* [What the task requires] A word-for-word copy of the entries is the only acceptable reply.

[[ Task data open ]]

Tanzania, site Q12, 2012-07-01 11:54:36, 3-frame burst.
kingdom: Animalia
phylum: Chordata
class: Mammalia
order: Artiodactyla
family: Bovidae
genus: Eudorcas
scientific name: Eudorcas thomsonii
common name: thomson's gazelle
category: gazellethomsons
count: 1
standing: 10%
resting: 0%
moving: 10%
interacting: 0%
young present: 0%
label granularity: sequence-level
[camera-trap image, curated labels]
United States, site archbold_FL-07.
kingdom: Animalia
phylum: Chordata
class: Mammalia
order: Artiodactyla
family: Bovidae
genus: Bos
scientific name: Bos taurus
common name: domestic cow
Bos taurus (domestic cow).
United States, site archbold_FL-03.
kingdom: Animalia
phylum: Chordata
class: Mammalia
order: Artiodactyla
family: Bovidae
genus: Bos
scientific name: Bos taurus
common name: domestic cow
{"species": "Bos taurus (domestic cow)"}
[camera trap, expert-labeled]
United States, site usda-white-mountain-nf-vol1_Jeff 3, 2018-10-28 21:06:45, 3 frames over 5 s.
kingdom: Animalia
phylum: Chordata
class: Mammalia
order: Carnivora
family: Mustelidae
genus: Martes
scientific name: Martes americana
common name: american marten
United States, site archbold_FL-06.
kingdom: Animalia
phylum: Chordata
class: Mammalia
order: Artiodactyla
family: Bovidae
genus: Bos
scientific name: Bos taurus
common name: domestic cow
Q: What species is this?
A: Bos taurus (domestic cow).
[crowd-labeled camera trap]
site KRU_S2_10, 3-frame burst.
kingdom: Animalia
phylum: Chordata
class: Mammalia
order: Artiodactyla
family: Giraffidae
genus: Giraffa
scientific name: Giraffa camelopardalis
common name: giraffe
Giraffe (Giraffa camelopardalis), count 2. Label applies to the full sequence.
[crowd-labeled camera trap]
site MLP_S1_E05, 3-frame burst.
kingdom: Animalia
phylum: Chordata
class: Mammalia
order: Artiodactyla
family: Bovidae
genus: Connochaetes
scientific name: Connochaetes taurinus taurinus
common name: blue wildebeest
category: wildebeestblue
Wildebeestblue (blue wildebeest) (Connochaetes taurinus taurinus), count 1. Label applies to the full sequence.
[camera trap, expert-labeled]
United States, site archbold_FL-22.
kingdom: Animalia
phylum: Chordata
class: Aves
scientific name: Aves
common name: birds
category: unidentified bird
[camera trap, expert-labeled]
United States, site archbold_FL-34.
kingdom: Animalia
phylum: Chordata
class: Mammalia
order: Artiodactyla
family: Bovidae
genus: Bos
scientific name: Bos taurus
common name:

[[ Task data closed ]]

* [Task answer]
Tanzania, site Q12, 2012-07-01 11:54:36, 3-frame burst.
kingdom: Animalia
phylum: Chordata
class: Mammalia
order: Artiodactyla
family: Bovidae
genus: Eudorcas
scientific name: Eudorcas thomsonii
common name: thomson's gazelle
category: gazellethomsons
count: 1
standing: 10%
resting: 0%
moving: 10%
interacting: 0%
young present: 0%
label granularity: sequence-level
[camera-trap image, curated labels]
United States, site archbold_FL-07.
kingdom: Animalia
phylum: Chordata
class: Mammalia
order: Artiodactyla
family: Bovidae
genus: Bos
scientific name: Bos taurus
common name: domestic cow
Bos taurus (domestic cow).
United States, site archbold_FL-03.
kingdom: Animalia
phylum: Chordata
class: Mammalia
order: Artiodactyla
family: Bovidae
genus: Bos
scientific name: Bos taurus
common name: domestic cow
{"species": "Bos taurus (domestic cow)"}
[camera trap, expert-labeled]
United States, site usda-white-mountain-nf-vol1_Jeff 3, 2018-10-28 21:06:45, 3 frames over 5 s.
kingdom: Animalia
phylum: Chordata
class: Mammalia
order: Carnivora
family: Mustelidae
genus: Martes
scientific name: Martes americana
common name: american marten
United States, site archbold_FL-06.
kingdom: Animalia
phylum: Chordata
class: Mammalia
order: Artiodactyla
family: Bovidae
genus: Bos
scientific name: Bos taurus
common name: domestic cow
Q: What species is this?
A: Bos taurus (domestic cow).
[crowd-labeled camera trap]
site KRU_S2_10, 3-frame burst.
kingdom: Animalia
phylum: Chordata
class: Mammalia
order: Artiodactyla
family: Giraffidae
genus: Giraffa
scientific name: Giraffa camelopardalis
common name: giraffe
Giraffe (Giraffa camelopardalis), count 2. Label applies to the full sequence.
[crowd-labeled camera trap]
site MLP_S1_E05, 3-frame burst.
kingdom: Animalia
phylum: Chordata
class: Mammalia
order: Artiodactyla
family: Bovidae
genus: Connochaetes
scientific name: Connochaetes taurinus taurinus
common name: blue wildebeest
category: wildebeestblue
Wildebeestblue (blue wildebeest) (Connochaetes taurinus taurinus), count 1. Label applies to the full sequence.
[camera trap, expert-labeled]
United States, site archbold_FL-22.
kingdom: Animalia
phylum: Chordata
class: Aves
scientific name: Aves
common name: birds
category: unidentified bird
[camera trap, expert-labeled]
United States, site archbold_FL-34.
kingdom: Animalia
phylum: Chordata
class: Mammalia
order: Artiodactyla
family: Bovidae
genus: Bos
scientific name: Bos taurus
common name:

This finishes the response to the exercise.